An exact copy of all the data is required, with pictures left out.

### Data records:
══════════════════════════════
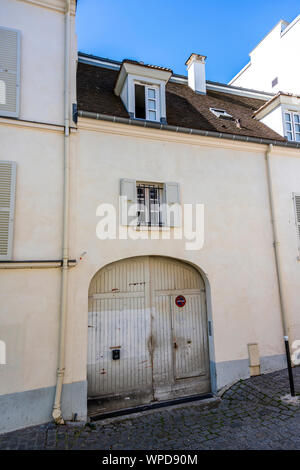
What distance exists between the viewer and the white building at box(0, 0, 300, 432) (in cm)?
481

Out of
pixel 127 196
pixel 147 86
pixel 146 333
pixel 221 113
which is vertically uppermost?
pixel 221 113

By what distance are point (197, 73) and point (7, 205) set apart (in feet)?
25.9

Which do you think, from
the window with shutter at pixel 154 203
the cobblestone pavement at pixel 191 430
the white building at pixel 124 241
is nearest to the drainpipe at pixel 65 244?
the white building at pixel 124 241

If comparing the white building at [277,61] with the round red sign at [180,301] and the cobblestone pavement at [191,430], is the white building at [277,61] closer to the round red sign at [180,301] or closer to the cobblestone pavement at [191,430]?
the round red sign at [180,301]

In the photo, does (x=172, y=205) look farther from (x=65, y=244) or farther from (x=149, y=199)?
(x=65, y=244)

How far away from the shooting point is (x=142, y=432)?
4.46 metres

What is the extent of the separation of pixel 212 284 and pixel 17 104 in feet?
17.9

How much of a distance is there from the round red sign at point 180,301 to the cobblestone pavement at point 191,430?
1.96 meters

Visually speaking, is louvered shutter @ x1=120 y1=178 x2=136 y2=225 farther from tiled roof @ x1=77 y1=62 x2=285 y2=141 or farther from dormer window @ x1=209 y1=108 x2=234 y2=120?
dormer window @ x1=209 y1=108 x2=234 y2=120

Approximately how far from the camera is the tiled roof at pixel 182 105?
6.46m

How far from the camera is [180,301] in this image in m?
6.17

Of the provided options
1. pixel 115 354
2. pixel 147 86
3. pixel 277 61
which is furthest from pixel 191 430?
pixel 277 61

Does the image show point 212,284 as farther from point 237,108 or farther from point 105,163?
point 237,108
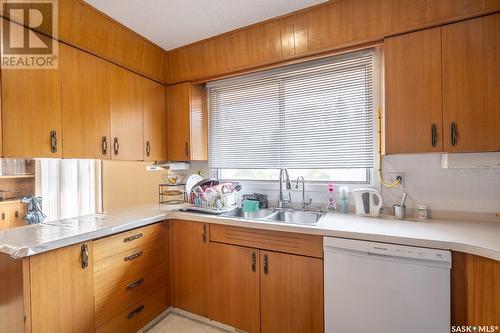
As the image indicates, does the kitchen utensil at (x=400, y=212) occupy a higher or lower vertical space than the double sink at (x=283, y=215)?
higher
══════════════════════════════
### Output for this task:
What distance exists between the viewer and the white building at box(0, 0, 300, 432) (in cm)?
481

Out of
pixel 127 196
pixel 147 86
pixel 146 333
pixel 221 113
which is vertically uppermost?
pixel 221 113

By what distance are point (197, 73) and point (7, 205) set apart (in feet)?
25.9

Which do you think, from
the window with shutter at pixel 154 203
the cobblestone pavement at pixel 191 430
the white building at pixel 124 241
is nearest to the drainpipe at pixel 65 244?
the white building at pixel 124 241

If comparing the white building at [277,61] with the round red sign at [180,301] and the cobblestone pavement at [191,430], is the white building at [277,61] closer to the round red sign at [180,301] or closer to the cobblestone pavement at [191,430]?
the round red sign at [180,301]

In the photo, does (x=172, y=205) look farther from (x=65, y=244) or farther from (x=149, y=199)?
(x=65, y=244)

How far away from the shooting point is (x=142, y=432)?
4.46 metres

What is the extent of the separation of pixel 212 284 and pixel 17 104 in feet?
17.9

How much of a distance is there from the round red sign at point 180,301 to the cobblestone pavement at point 191,430?
1.96 meters

Visually speaking, is louvered shutter @ x1=120 y1=178 x2=136 y2=225 farther from tiled roof @ x1=77 y1=62 x2=285 y2=141 or farther from dormer window @ x1=209 y1=108 x2=234 y2=120?
dormer window @ x1=209 y1=108 x2=234 y2=120

Approximately how far from the camera is the tiled roof at pixel 182 105?
6.46m

How far from the camera is [180,301] in this image in m?
6.17

Of the provided options
1. pixel 115 354
2. pixel 147 86
3. pixel 277 61
which is furthest from pixel 191 430?
pixel 277 61

Does the image show point 212,284 as farther from point 237,108 or farther from point 105,163?
point 237,108
As the image indicates, does the kitchen utensil at (x=400, y=212) occupy a higher or lower vertical space than the double sink at (x=283, y=215)?
higher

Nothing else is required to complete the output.